Today, dealerships need a website that provides a personalized shopping experience and allows the shopper to have a social connection and feel that they know the people with whom they are planning to do business. How did we get here and where will we go next? Let’s examine the path we tookto where we are today and then peer in to the future and what our online shopping experience may look like in years to come.
Dealerships started putting up websites in the nineties. Some with inventory and pricing and some without. Many did this on their own with the help from a smart niece or nephew. Others hired companies that both specialized in automotive and those that did not to help them. Some resisted the need for a website, but with the rise of website providing vendors and mass adoption this resistance was futile. Dealership websites moved from an extravagance to a necessity with light speed.
Over the next 15 years, websites came a long way. Inventory was always up to date, staff photos and bios were added, lead forms, landing pages and more made these sites extremely functional and adequate. Chat was added so that customers could get answers to questions in real time and set service appointments without calling and sitting on hold. Everything seemed in order until a great disruptor arrived. This disruption came not from a new dealership website provider or OEM, it was Amazon and other online retailers that changed customer expectations forever.

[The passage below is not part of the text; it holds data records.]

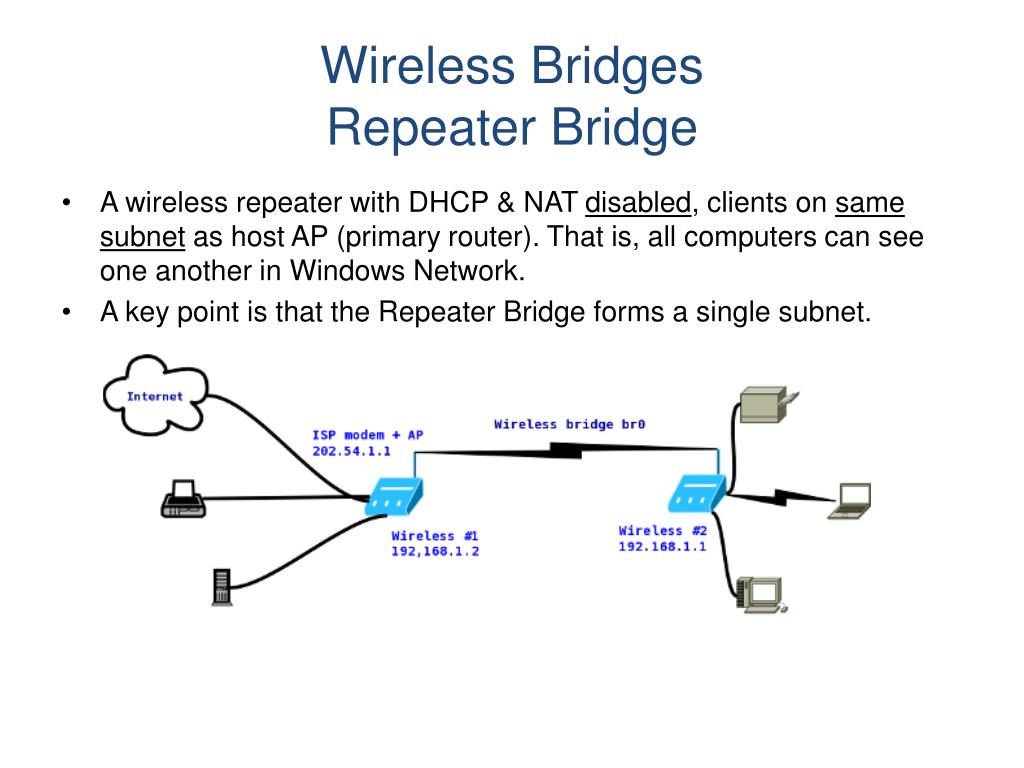 Wireless Bridges
Repeater Bridge

• A wireless repeater with DHCP & NAT disabled, clients on same subnet as host AP (primary router). That is, all computers can see one another in Windows Network.
• A key point is that the Repeater Bridge forms a single subnet.

Internet

ISP modem + AP
202.54.1.1

Wireless bridge br0

Wireless #1
192,168.1.2

Wireless #2
192.168.1.1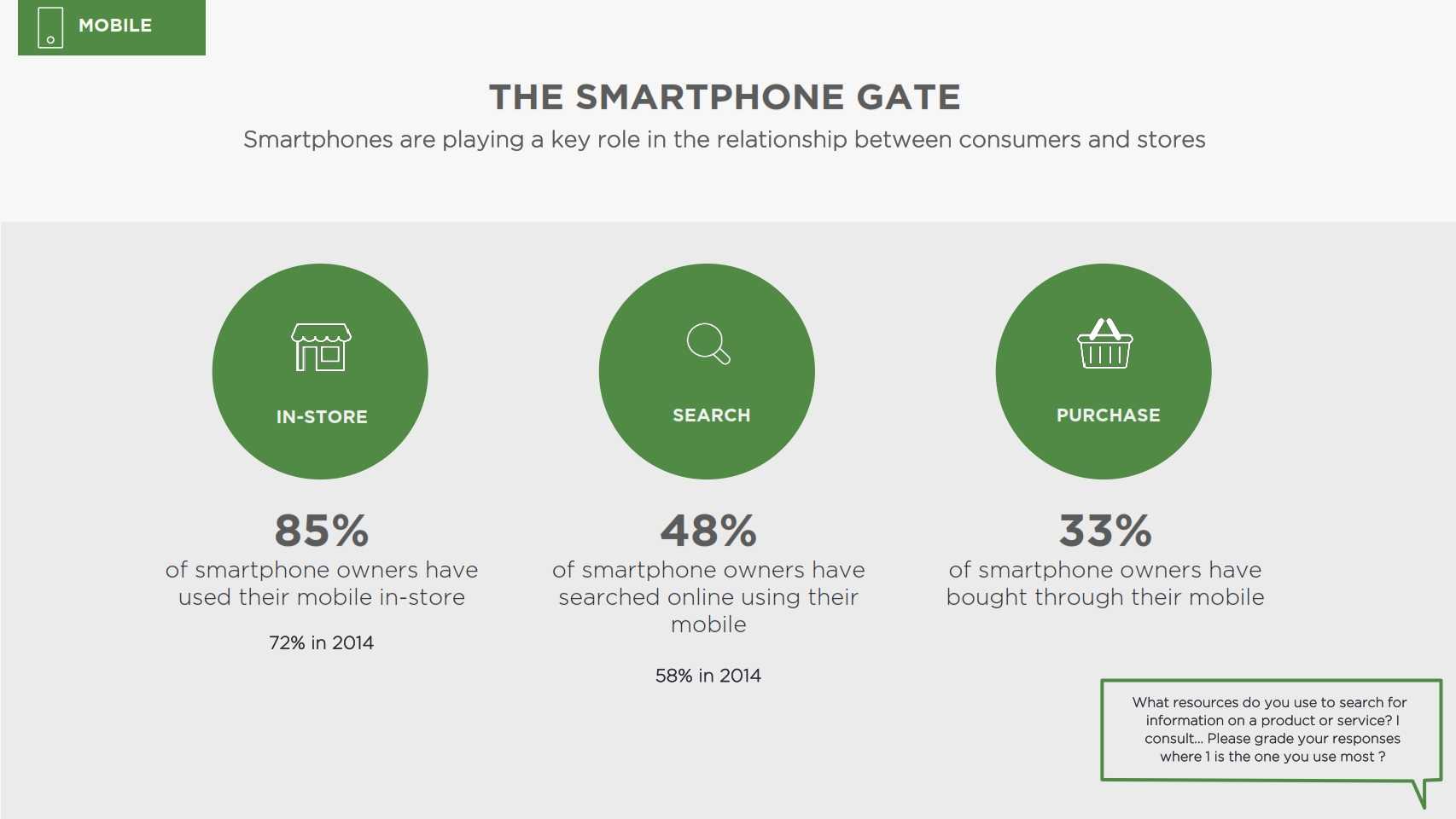 MOBILE

THE SMARTPHONE GATE

Smartphones are playing a key role in the relationship between consumers and stores

IN-STORE

85%

of smartphone owners have used their mobile in-store

72% in 2014

SEARCH

48%

of smartphone owners have searched online using their mobile

58% in 2014

PURCHASE

33%

of smartphone owners have bought through their mobile

What resources do you use to search for information on a product or service? I consult... Please grade your responses where 1 is the one you use most ?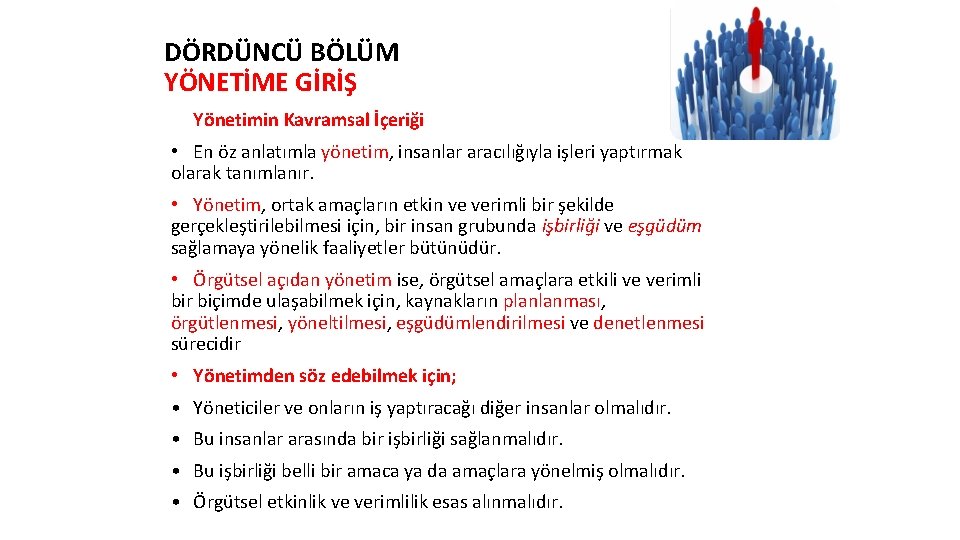 DÖRDÜNCÜ BÖLÜM
YÖNETİME GİRİŞ

Yönetimin Kavramsal İçeriği

• En öz anlatımla yönetim, insanlar aracılığıyla işleri yaptırmak olarak tanımlanır.

• Yönetim, ortak amaçların etkin ve verimli bir şekilde gerçekleştirilebilmesi için, bir insan grubunda işbirliği ve eşgüdüm sağlamaya yönelik faaliyetler bütünüdür.

• Örgütsel açıdan yönetim ise, örgütsel amaçlara etkili ve verimli bir biçimde ulaşabilmek için, kaynakların planlanması, örgütlenmesi, yöneltilmesi, eşgüdümlendirilmesi ve denetlenmesi sürecidir

• Yönetimden söz edebilmek için;

• Yöneticiler ve onların iş yaptıracağı diğer insanlar olmalıdır.

• Bu insanlar arasında bir işbirliği sağlanmalıdır.

• Bu işbirliği belli bir amaca ya da amaçlara yönelmiş olmalıdır.

• Örgütsel etkinlik ve verimlilik esas alınmalıdır.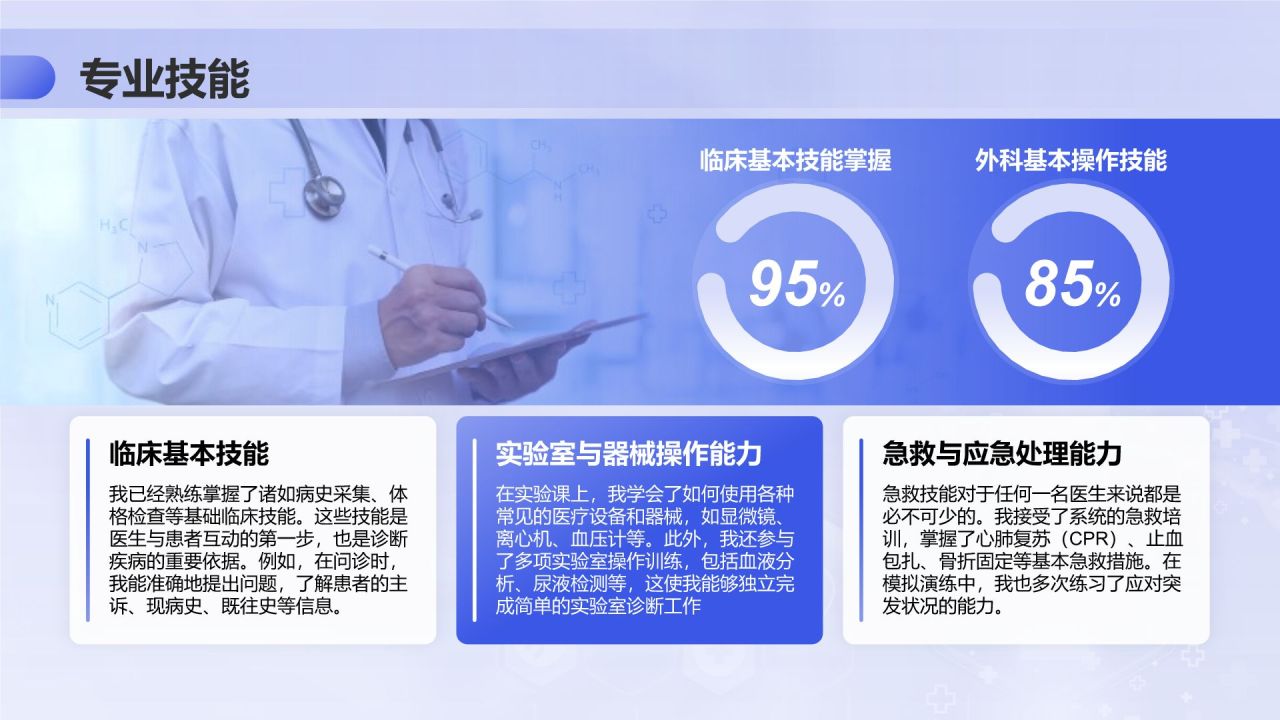 专业技能

临床基本技能掌握

95%

外科基本操作技能

85%

临床基本技能

我已经熟练掌握了诸如病史采集、体格检查等基础临床技能。这些技能是医生与患者互动的第一步，也是诊断疾病的重要依据。例如，在问诊时，我能准确地提出问题，了解患者的主诉、现病史、既往史等信息。

实验室与器械操作能力

在实验课上，我学会了如何使用各种常见的医疗设备和器械，如显微镜、离心机、血压计等。此外，我还参与了多项实验室操作训练，包括血液分析、尿液检测等，这使我能够独立完成简单的实验室诊断工作

急救与应急处理能力

急救技能对于任何一名医生来说都是必不可少的。我接受了系统的急救培训，掌握了心肺复苏（CPR）、止血包扎、骨折固定等基本急救措施。在模拟演练中，我也多次练习了应对突发状况的能力。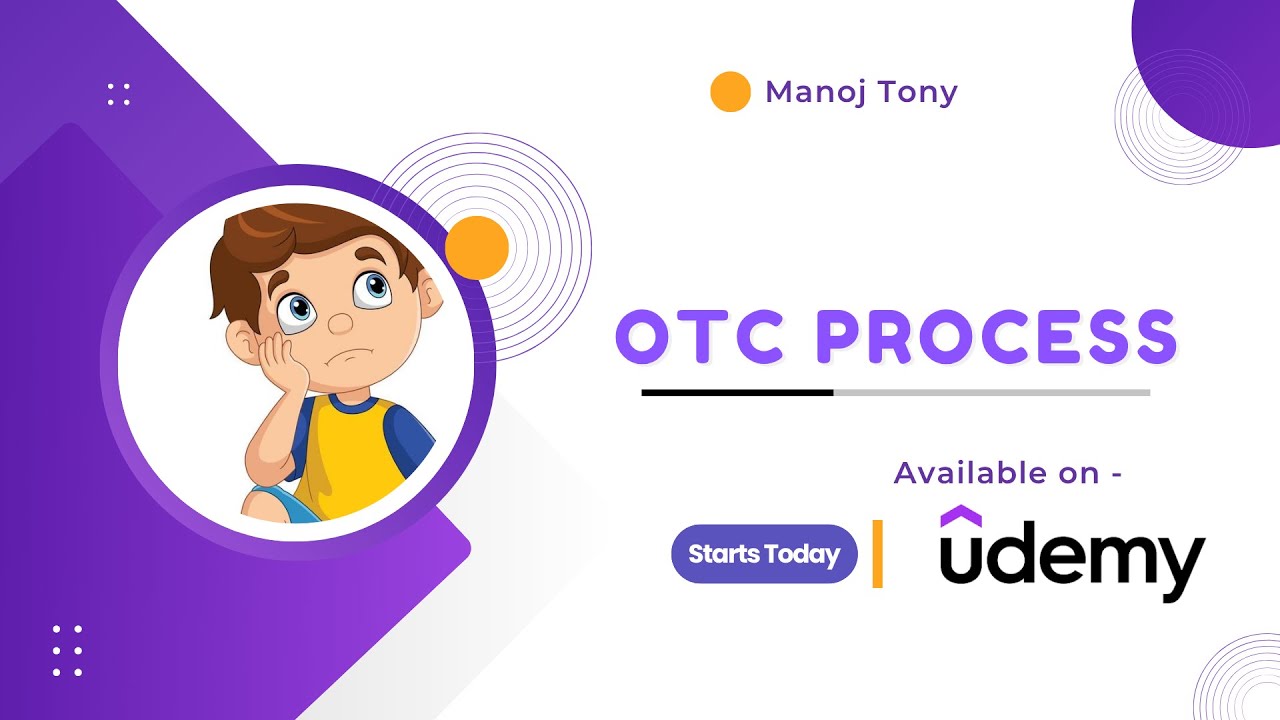 Manoj Tony

OTC PROCESS

Available on -

Starts Today

udemy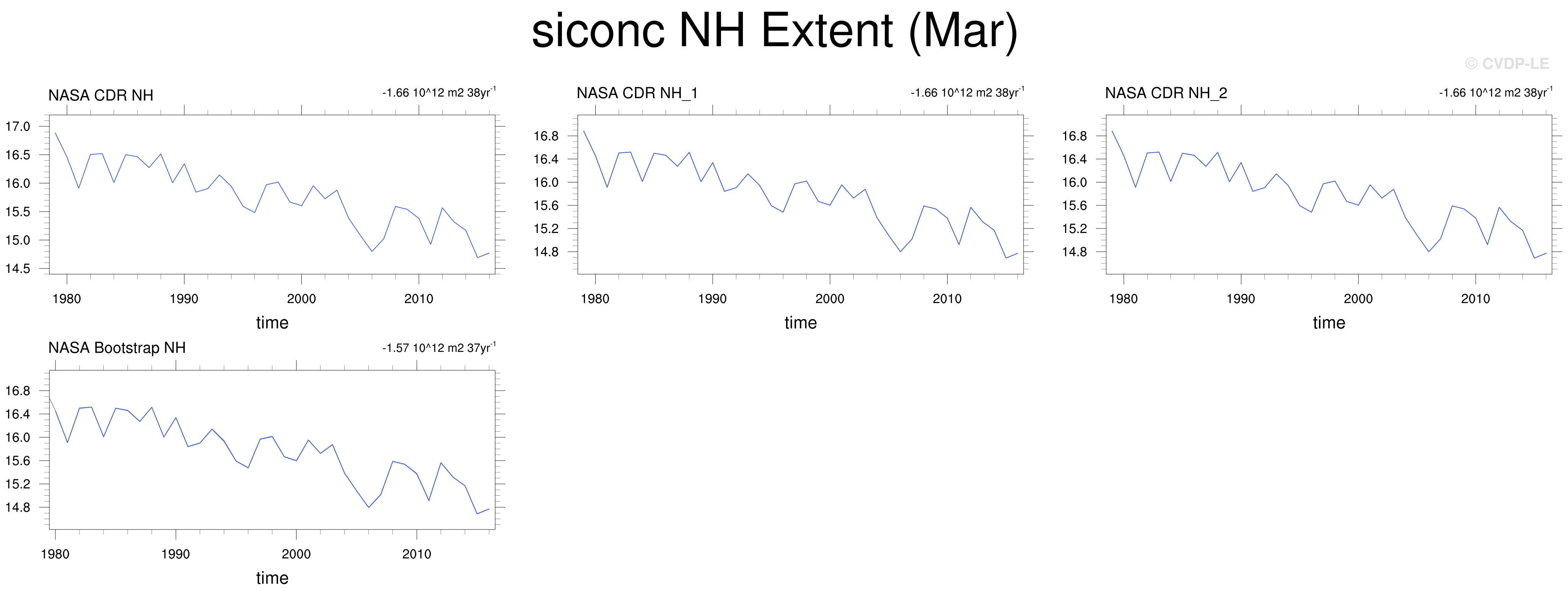 siconc NH Extent (Mar)

© CVDP-LE

NASA CDR NH

-1.66 10^12 m2 38yr$^{-1}$

17.0
16.5
16.0
15.5
15.0
14.5

1980 1990 2000 2010

time

NASA CDR NH_1

-1.66 10^12 m2 38yr$^{-1}$

16.8
16.4
16.0
15.6
15.2
14.8

1980 1990 2000 2010

time

NASA CDR NH_2

-1.66 10^12 m2 38yr$^{-1}$

16.8
16.4
16.0
15.6
15.2
14.8

1980 1990 2000 2010

time

NASA Bootstrap NH

-1.57 10^12 m2 37yr$^{-1}$

16.8
16.4
16.0
15.6
15.2
14.8

1980 1990 2000 2010

time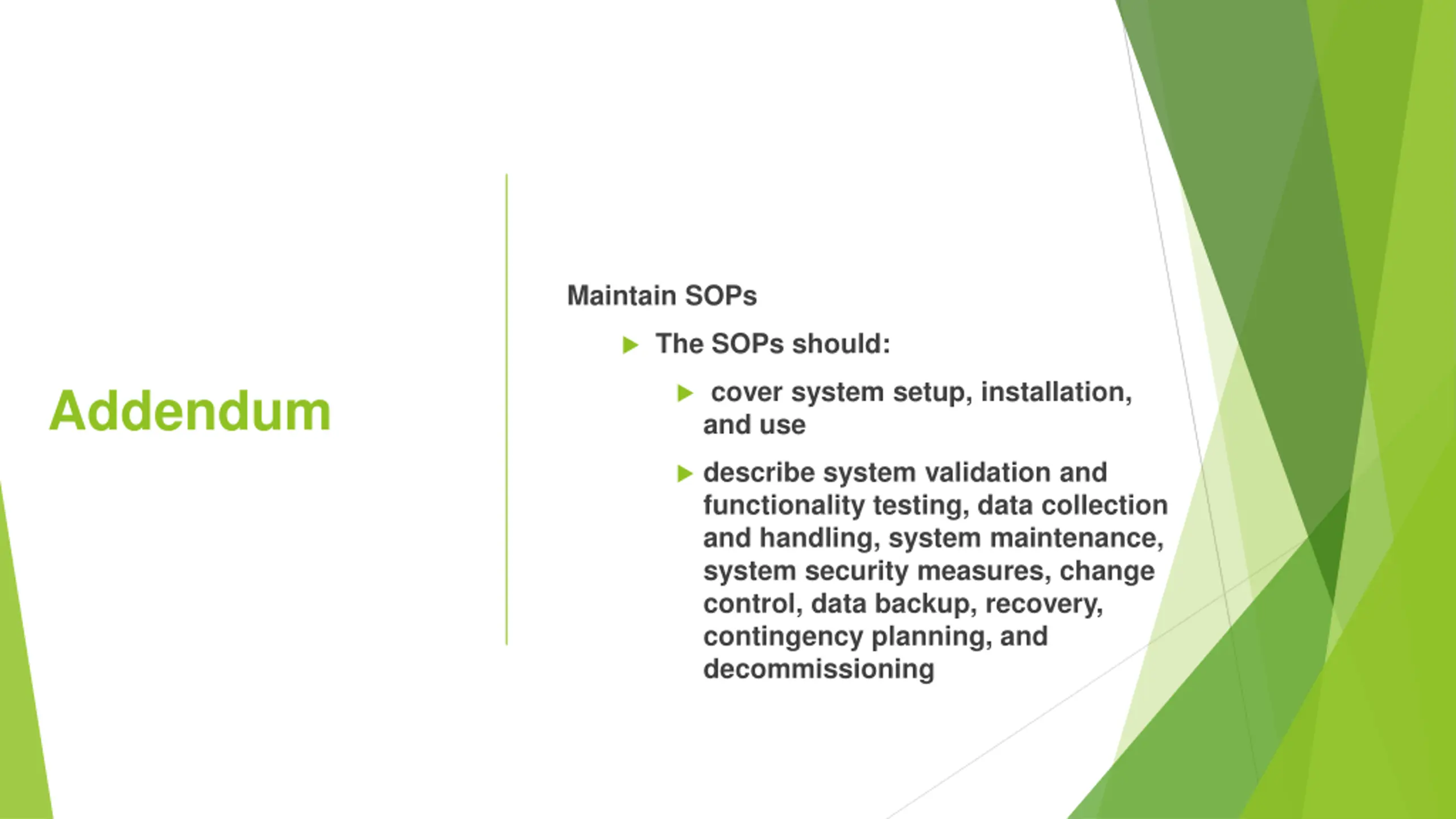 Addendum

Maintain SOPs

The SOPs should:

cover system setup, installation, and use

describe system validation and functionality testing, data collection and handling, system maintenance, system security measures, change control, data backup, recovery, contingency planning, and decommissioning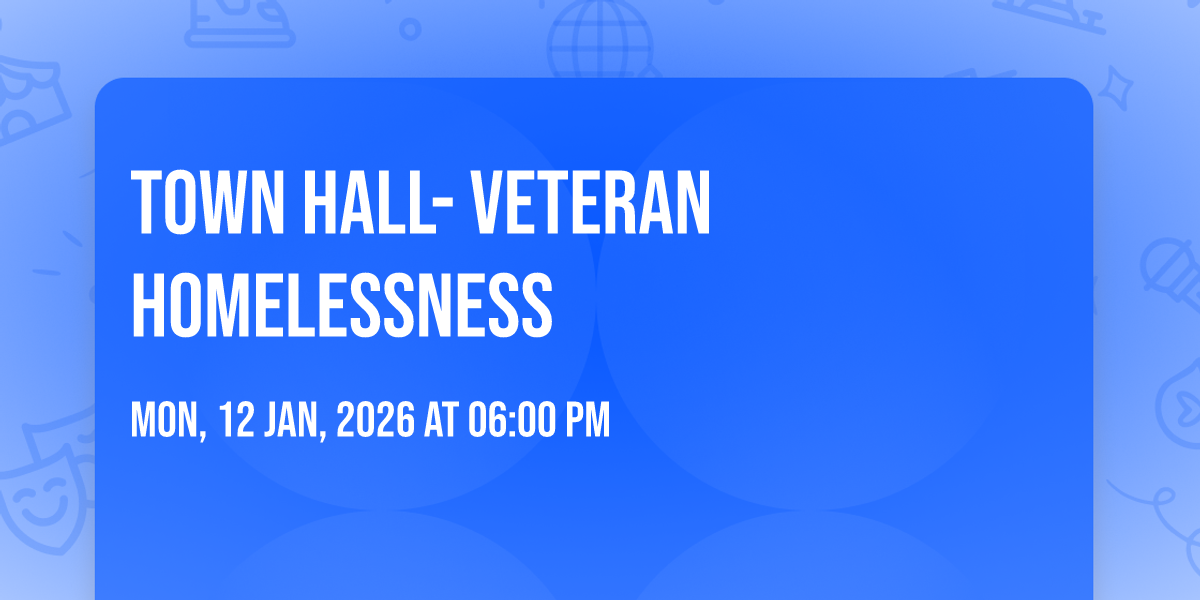 TOWN HALL- VETERAN HOMELESSNESS

MON, 12 JAN, 2026 AT 06:00 PM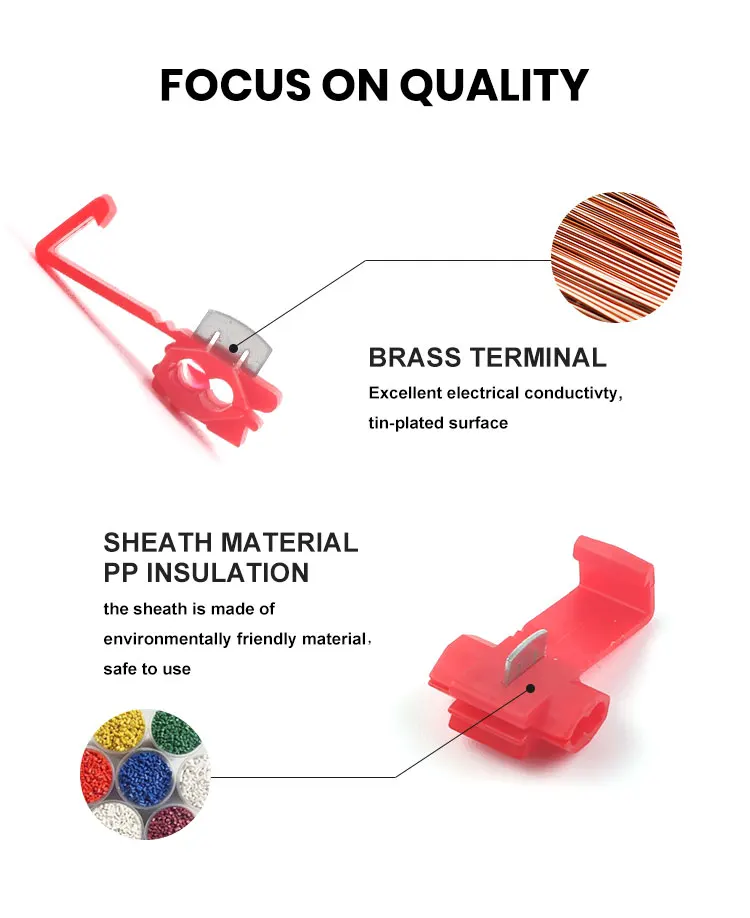 FOCUS ON QUALITY

BRASS TERMINAL

Excellent electrical conductivty, tin-plated surface

SHEATH MATERIAL
PP INSULATION

the sheath is made of environmentally friendly material, safe to use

As most Americans became accustomed to a personalized shopping experience for shoes, toys and other inexpensive products, they wanted the same when shopping for more expensive products like cars. Dealership websites needed to move from necessity to customization. Website providers scrambled and most are still scrambling to provide this type of customer experience on the websites they provide to automotive dealerships.
As if this monumental change in customer expectations for the online shopping experience was not enough, social media stomped in and changed everything again. Customers now don’t just want a customized experience while shopping online, they want to know who they are shopping with personally. They expected to be engaged with the story of the dealer, dealership and the people that work in the dealership and they want all of this up to date on the dealership website. Shoppers now expect to have a personal or “Social” relationship with businesses and their people.
“We switched from a very popular website provider to a customizable site from another provider two and a half months ago, and have been blown away by our new website’s performance! Our bounce rate has been cut in half, our organic traffic is now outranking paid and direct traffic. We have been able to customize every aspect of our website to reflect who we are as a dealership and create a user-friendly experience for our customers. Our web submissions are up 76%, bounce rate down from 45% to 17% and our SEO score is up to 91 from 67. ” Kelsey Caskey Customer Experience Manager Frank Shoop Georgetown
A new tidal change in how customers shop is taking place now. For almost the entire history of the internet, shoppers would visit third party sites to do their research to determine which vehicle they wanted and browse dealership inventory. This behavior was fueled both by dealerships inadequate research material on their sites and the third parties’ ability to control customer search and keep dealerships out of the top results. This forced dealers to buy their in market shoppers back from the third party lead providers. The good news, this is coming to an end. Search engines are valuing local business more and dealerships are getting smarter with their search spend and ad design. Look for third party lead providers to shrink in the coming years as dealers steal back their business. The days when car shoppers drove from dealership to dealership might never come back, but shoppers going from dealer website to dealer website is becoming the norm.
Online shopping evolves far quicker than physical shopping. It has evolved more in the last twenty years than shopping malls and markets have changed throughout history. Change has become the new norm and dealerships need to keep up to keep from becoming obsolete.